To find the pH of a 0.5 M ammonium chloride (NH4Cl) solution, you need to consider the hydrolysis reaction of the ammonium ion (NH4+) with water. The hydrolysis of NH4+ produces H3O+ ions, which affects the pH of the solution.
The hydrolysis reaction of NH4+ with water can be represented as follows:
NH4+ + H2O ⇌ NH3 + H3O+
The equilibrium constant for this reaction is the base dissociation constant (Kb) of ammonium ion, which is given as 1.8 × 10^-5.

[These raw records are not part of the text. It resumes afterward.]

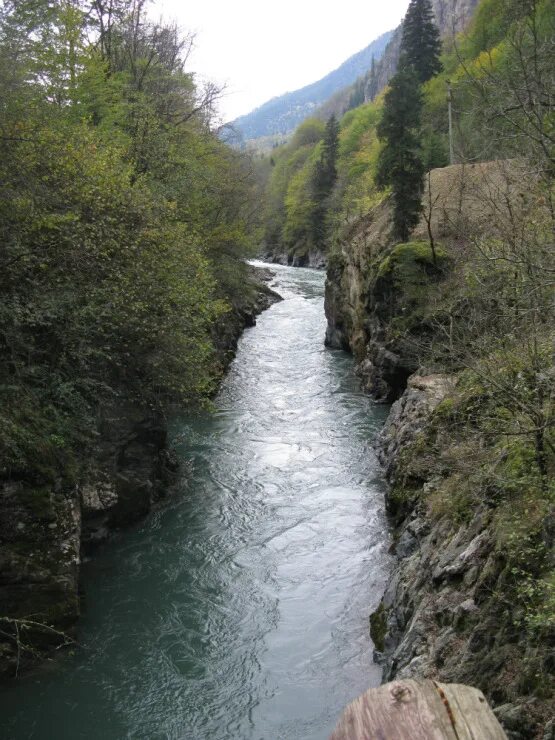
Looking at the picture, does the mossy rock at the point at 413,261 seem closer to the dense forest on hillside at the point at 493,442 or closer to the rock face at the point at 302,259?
the dense forest on hillside at the point at 493,442

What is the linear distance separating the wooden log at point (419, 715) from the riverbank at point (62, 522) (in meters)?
5.33

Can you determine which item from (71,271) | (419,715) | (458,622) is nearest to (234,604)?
(458,622)

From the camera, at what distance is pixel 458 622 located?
639cm

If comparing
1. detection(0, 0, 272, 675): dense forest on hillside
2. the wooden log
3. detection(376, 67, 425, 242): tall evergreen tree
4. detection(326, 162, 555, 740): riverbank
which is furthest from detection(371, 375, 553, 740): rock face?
detection(376, 67, 425, 242): tall evergreen tree

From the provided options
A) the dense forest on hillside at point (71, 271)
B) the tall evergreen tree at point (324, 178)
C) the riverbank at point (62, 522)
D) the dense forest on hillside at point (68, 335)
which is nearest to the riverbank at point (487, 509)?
the riverbank at point (62, 522)

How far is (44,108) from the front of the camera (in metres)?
12.3

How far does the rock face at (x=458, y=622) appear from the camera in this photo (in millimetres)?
4891

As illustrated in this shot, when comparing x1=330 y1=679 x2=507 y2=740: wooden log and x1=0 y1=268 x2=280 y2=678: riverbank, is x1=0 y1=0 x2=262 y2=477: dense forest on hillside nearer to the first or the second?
x1=0 y1=268 x2=280 y2=678: riverbank

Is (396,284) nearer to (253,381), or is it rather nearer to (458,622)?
(253,381)

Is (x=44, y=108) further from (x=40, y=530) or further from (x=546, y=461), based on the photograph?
(x=546, y=461)

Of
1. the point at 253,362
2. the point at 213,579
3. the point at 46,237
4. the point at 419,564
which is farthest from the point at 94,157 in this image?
the point at 253,362

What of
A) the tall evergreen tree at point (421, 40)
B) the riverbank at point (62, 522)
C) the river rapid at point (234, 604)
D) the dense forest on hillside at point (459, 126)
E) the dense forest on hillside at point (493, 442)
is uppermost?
the tall evergreen tree at point (421, 40)

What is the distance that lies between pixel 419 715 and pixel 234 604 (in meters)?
8.50

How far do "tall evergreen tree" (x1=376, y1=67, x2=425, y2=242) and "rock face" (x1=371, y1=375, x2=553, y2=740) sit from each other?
1522 cm
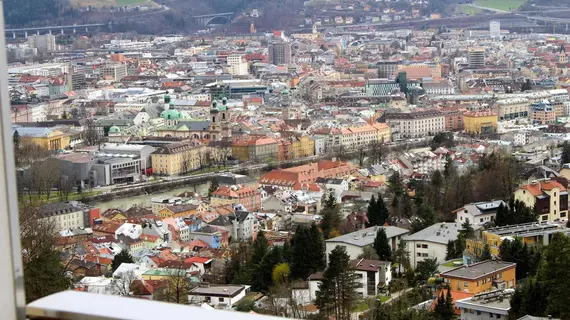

Now, let's set up an ICE (Initial, Change, Equilibrium) table to calculate the concentrations of the species involved:
NH4+ + H2O ⇌ NH3 + H3O+ I 0.5 M 0 M 0 M C -x +x +x E 0.5-x x x
Since the initial concentration of NH4+ is 0.5 M and the change is -x, the equilibrium concentration is (0.5 - x) M.
Since Kb is given, we can write the Kb expression:
Kb = [NH3][H3O+] / [NH4+]
Kb = x * x / (0.5 - x)
As Kb is a small value, we can assume that x is negligible compared to 0.5. Therefore, we can approximate 0.5 - x as 0.5.
Kb = x * x / (0.5)
1.8 × 10^-5 = x^2 / (0.5)
x^2 = (1.8 × 10^-5) * (0.5) x^2 = 9 × 10^-6
Taking the square root of both sides:
x ≈ 3 × 10^-3
Since we approximated 0.5 - x as 0.5, the concentration of H3O+ is approximately 3 × 10^-3 M.
To find the pH, we can use the formula:
pH = -log10[H3O+]
pH = -log10(3 × 10^-3) pH ≈ -log10(3) + log10(10^-3) pH ≈ -0.4771 + 3 pH ≈ 2.5229
Therefore, the pH of a 0.5 M ammonium chloride (NH4Cl) solution is approximately 2.52.